MAFIA is used to construct the mean and precision matrix of a 3D Gaussian Markov Random Field (GMRF) in a specific volume in the Trondheimsfjord for intelligent ocean sampling using Autonomous Underwater Vehicles (AUVs).
The GMRFs are approximated through a Stochastic Partial differential equation with the matérn covariance function as its stationary solution.
We have parameterized three different models; A stationary model with vertical-lateral anisotropy, a similar Non-stationary, and a Non-stationary model with bidirectional anisotropy, and have fit them to a field approximation from a complex numerical ocean model (SINMOD).
The precision matrix is found in ./models/SINMOD-SA.npy
, ./models/SINMOD-NI.npy
, and ./models/SINMOD-NA.npy
respectively, and the standard devitation of Gaussian white noise in the field and the measurement noise of the AUV is found in ./models/sigma.npy
.
It is implemented as a class so it can simply loaded with:
from spde import spde
To load the different models simply specify it in the class constructor:
mod = spde(model == 1)
mod = spde(model == 2)
mod = spde(model == 3)
To sample from the model do the call:
mod.sample(n=1)
where n
specifies the number of realizations of the entire field.
To estimate the marginal variance of the precision matrix:
mod.mvar()
This is estimated empricically with the samples from the model.
To get the candidate variance given that you have sampled in a point pos
within the field:
mod.candidate(pos = [xi,yi,zi])
This can be used to find the points which are most informative.
When the AUV has sampled a point it can update the field with:
mod.search_path_from_trees(rel=measurement, pos=[xi, yi, zi])
This updates the mean and precision matrix of the field within the class and returns nothing.

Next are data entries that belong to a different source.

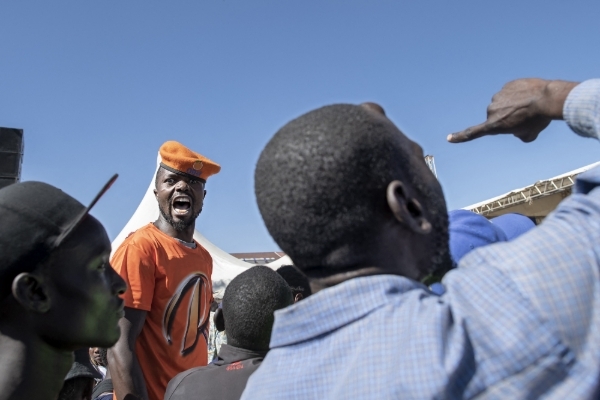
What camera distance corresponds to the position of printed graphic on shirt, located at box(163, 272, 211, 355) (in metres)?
3.27

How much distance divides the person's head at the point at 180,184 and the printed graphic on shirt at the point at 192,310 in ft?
1.33

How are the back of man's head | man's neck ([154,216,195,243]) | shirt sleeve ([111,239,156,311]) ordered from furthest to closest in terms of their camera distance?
man's neck ([154,216,195,243]) < shirt sleeve ([111,239,156,311]) < the back of man's head

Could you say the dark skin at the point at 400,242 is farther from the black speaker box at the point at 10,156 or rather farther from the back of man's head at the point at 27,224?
the black speaker box at the point at 10,156

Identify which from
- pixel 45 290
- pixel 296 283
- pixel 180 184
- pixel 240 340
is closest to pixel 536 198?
pixel 296 283

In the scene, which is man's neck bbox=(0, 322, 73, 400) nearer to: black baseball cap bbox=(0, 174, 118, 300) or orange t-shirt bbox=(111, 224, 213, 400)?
black baseball cap bbox=(0, 174, 118, 300)

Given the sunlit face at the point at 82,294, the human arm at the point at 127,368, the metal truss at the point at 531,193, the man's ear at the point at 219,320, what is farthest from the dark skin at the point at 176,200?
the metal truss at the point at 531,193

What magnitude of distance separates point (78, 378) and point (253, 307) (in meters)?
0.96

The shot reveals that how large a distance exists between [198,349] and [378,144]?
2658mm

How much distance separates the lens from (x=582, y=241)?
3.15ft

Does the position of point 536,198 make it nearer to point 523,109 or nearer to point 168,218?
point 168,218

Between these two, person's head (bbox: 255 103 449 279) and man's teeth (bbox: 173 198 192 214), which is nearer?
person's head (bbox: 255 103 449 279)

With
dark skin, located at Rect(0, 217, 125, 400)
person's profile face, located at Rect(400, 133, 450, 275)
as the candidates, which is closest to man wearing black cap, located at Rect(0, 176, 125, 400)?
dark skin, located at Rect(0, 217, 125, 400)

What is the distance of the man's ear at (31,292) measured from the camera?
164 cm

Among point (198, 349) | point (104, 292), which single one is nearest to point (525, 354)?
point (104, 292)
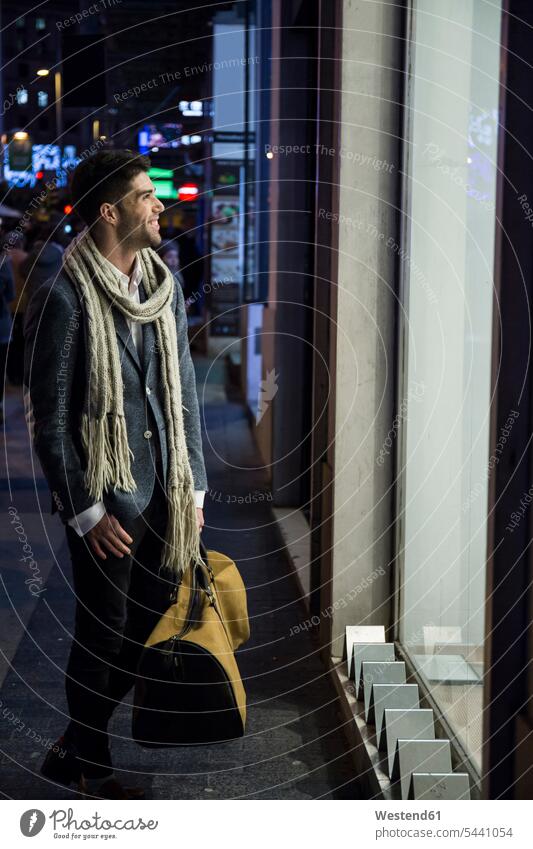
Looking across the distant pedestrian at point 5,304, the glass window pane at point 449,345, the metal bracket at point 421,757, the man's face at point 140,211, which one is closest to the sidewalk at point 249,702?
the metal bracket at point 421,757

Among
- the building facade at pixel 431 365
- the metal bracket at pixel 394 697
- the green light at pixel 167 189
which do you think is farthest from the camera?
the green light at pixel 167 189

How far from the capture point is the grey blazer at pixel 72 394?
3059mm

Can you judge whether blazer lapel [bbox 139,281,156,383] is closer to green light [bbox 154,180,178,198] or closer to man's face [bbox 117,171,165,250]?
man's face [bbox 117,171,165,250]

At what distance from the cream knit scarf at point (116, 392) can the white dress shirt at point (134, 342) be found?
0.03m

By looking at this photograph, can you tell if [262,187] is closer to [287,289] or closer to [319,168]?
[287,289]

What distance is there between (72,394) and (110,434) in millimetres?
144

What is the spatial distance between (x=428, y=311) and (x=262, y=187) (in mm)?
7356

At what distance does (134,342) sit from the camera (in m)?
3.27

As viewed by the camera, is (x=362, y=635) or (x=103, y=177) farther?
(x=362, y=635)

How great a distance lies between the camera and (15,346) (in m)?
14.4

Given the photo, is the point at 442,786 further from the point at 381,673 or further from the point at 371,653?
the point at 371,653

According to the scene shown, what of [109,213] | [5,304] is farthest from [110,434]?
[5,304]

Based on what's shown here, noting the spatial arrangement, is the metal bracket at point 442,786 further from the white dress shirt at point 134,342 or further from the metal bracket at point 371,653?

To get attributees from the class
mod.mu # the mean of the field (20250) vector
mod.Q # the precision matrix of the field (20250x20250) sparse matrix
mod.sigma # gaussian noise of the field (mod.sigma[1]) and the measurement noise of the AUV (mod.sigma[0])
mod.Q_fac # the choleksy factorized Q. This is a object returned from the C library cholmod
mod.lats # latitude boundary of the field
mod.lons # longitude boundary of the field
mod.X_START # x boundary of the field
mod.Y_START # y boundary of the field
cd ~/catkin_ws/
source devel/setup.bash
cd ~/dune_all/build
./dune -c lauv-simulator-1 -p Simulation
cd ~/catkin_ws/
source devel/setup.bash
roslaunch src/imc_ros_interface/launch/bridge.launch
cd HITL/
python3 MAFIALauncher.py
Then go to neptus to activate follow reference.